By Conrad Easterday, CTCN Editor
Burn bans are in effect in Comanche, Cotton, Kiowa, Greer and Jackson counties in southwest Oklahoma, but Stephens, Grady and Caddo counties remain ban free.
Stephens County Commissioners stopped short of enacting a ban at their Sept. 12 meeting. Chairman Russell Morgan said he had received mixed input from fire departments on the question. The item will continue to be placed on the Commissioners’ agenda for the time being.
In Grady County Monday, burn bans became less likely after overnight rainfall neared 2 inches in many locations, according to Mesonet and NOAA data.
Anadarko received no rain over the last 24 hours Monday, although Fort Cobb, Apache and Gracemont saw precipitation between 0.79 and 1.61 inches.
Also overnight Monday, a half-inch fell at one reporting station in Duncan while other Duncan stations reported 0 inches and 0.9 inches.

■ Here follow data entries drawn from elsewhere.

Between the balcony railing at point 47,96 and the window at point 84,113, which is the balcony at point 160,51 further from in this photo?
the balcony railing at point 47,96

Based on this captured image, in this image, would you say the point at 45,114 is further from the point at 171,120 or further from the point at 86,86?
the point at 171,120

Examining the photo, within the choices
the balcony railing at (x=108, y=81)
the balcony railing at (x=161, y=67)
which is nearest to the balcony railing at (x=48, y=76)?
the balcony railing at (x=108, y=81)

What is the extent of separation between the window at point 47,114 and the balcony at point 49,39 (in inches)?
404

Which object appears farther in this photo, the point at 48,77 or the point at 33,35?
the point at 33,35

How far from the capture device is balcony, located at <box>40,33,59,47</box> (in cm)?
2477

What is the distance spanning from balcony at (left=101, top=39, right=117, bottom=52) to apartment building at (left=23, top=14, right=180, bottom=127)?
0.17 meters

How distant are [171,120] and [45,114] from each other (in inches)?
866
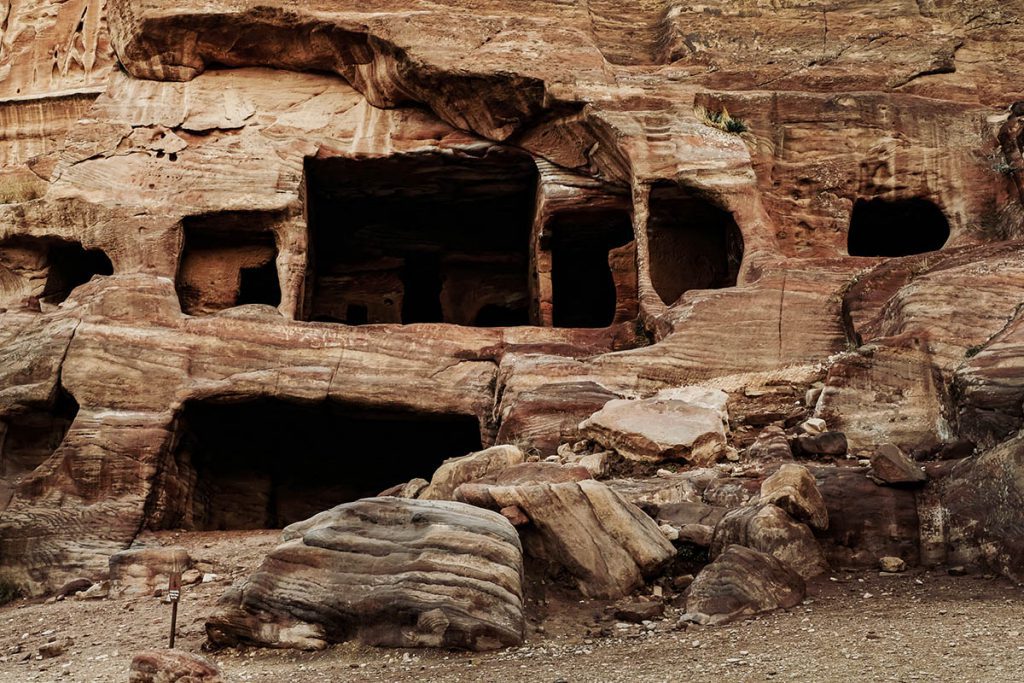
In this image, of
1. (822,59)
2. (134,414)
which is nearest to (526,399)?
(134,414)

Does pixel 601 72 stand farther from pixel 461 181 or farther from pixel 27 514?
pixel 27 514

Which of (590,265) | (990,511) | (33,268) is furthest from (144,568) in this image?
(590,265)

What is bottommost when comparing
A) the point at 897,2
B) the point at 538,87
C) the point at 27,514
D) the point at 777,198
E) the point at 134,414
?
the point at 27,514

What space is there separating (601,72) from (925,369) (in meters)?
7.62

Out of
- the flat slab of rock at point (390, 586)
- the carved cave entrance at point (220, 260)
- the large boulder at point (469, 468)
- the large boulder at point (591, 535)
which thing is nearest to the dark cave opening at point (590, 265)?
the carved cave entrance at point (220, 260)

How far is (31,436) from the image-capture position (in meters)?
14.3

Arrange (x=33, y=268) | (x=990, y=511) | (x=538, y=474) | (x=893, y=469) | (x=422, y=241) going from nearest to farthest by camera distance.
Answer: (x=990, y=511), (x=893, y=469), (x=538, y=474), (x=33, y=268), (x=422, y=241)

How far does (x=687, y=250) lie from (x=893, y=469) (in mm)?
8915

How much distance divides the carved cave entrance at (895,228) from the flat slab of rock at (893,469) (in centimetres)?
848

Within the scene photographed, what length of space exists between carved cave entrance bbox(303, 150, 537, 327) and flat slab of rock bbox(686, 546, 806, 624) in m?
10.7

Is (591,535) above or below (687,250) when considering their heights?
below

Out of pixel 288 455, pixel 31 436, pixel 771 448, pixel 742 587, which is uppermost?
pixel 771 448

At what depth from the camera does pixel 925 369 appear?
1023cm

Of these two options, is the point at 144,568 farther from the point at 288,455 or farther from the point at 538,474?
the point at 288,455
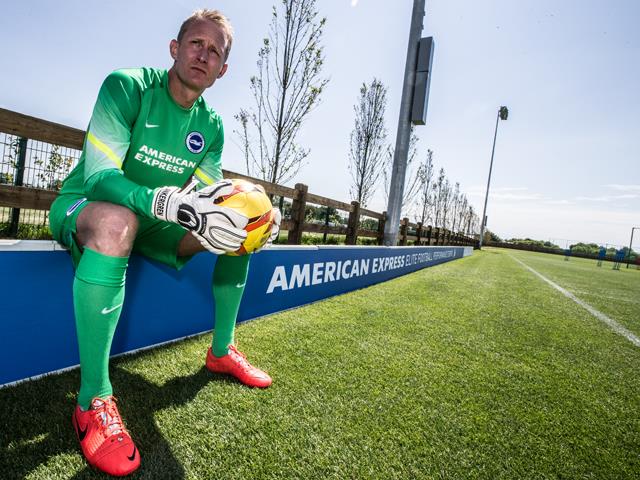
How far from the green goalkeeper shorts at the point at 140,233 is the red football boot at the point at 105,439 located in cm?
55

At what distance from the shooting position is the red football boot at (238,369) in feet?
5.13

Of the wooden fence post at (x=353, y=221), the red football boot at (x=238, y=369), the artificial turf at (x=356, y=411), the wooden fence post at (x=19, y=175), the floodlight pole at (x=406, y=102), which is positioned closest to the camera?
the artificial turf at (x=356, y=411)

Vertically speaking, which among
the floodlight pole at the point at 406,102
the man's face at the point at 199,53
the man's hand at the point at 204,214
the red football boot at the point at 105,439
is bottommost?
the red football boot at the point at 105,439

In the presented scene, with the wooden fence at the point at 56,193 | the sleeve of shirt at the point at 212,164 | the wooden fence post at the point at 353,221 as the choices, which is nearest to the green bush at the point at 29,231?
the wooden fence at the point at 56,193

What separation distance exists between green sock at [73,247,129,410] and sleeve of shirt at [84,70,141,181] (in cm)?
32

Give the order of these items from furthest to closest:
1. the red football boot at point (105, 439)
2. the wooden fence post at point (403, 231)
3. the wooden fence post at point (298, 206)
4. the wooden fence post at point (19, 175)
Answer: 1. the wooden fence post at point (403, 231)
2. the wooden fence post at point (298, 206)
3. the wooden fence post at point (19, 175)
4. the red football boot at point (105, 439)

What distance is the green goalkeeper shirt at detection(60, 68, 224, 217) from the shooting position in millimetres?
1172

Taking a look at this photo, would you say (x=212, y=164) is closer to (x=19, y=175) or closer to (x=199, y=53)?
(x=199, y=53)

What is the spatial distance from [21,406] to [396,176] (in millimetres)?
5724

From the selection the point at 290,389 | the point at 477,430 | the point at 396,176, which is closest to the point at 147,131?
the point at 290,389

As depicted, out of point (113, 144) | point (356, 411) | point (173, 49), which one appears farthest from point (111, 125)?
point (356, 411)

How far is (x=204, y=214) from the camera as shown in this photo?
1.11 m

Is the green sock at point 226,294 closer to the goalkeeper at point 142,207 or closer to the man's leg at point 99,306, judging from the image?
the goalkeeper at point 142,207

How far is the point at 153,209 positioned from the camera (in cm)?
110
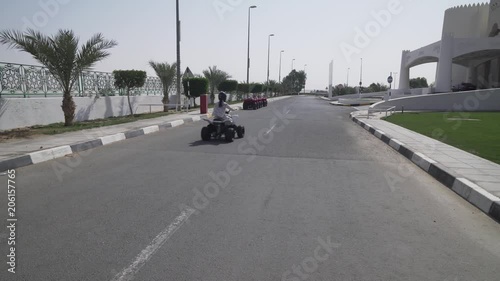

The city of Comanche recorded 1.48 inches.
The Mesonet meteorological website shows Oklahoma’s farthest southwest counties remain in a state of extreme drought. Of the six counties suffering from extreme conditions, only Tillman has not declared a burn ban. Farther north and east, drought conditions are labeled severe in most of Stephens and Caddo counties while a drought map of Grady County displays bands of severe, moderate and abnormally dry areas.
The rest of Oklahoma is generally less parched, excluding one pocket of extreme drought on the border of Garfield and Noble counties in north-central Oklahoma. A notable chunk of eastern counties are listed as “normal.”